▶ SUPPLIED MATERIAL:
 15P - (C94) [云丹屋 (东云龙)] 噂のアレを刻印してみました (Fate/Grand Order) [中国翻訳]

---

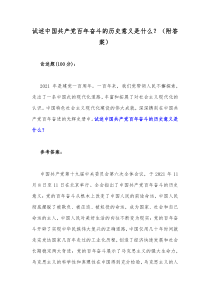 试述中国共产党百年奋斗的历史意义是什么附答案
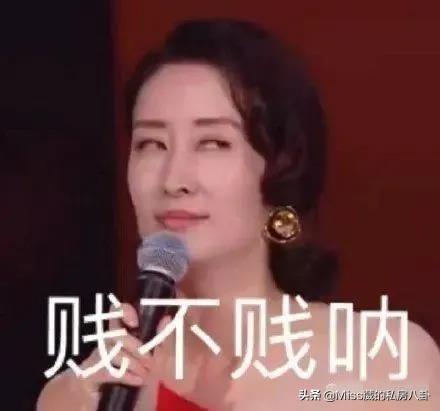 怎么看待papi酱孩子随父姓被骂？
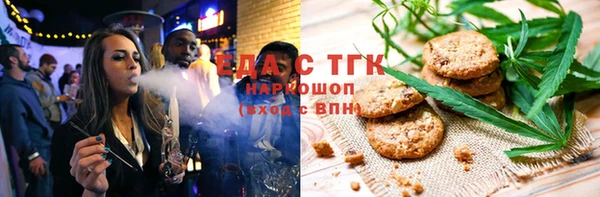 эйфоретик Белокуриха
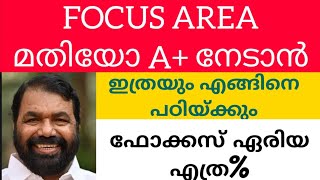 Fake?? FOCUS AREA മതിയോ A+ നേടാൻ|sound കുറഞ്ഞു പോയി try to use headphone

▶ WORK TO BE COMPLETED: Your task is to copy only the lines above starting at the one containing "怎么看待papi酱孩子随父姓被骂？" and ending at the one containing "Fake?? FOCUS AREA". Copy them exactly, both ends included, and omit the pictures.

▶ WRITTEN SOLUTION:
 怎么看待papi酱孩子随父姓被骂？
 эйфоретик Белокуриха
 Fake?? FOCUS AREA മതിയോ A+ നേടാൻ|sound കുറഞ്ഞു പോയി try to use headphone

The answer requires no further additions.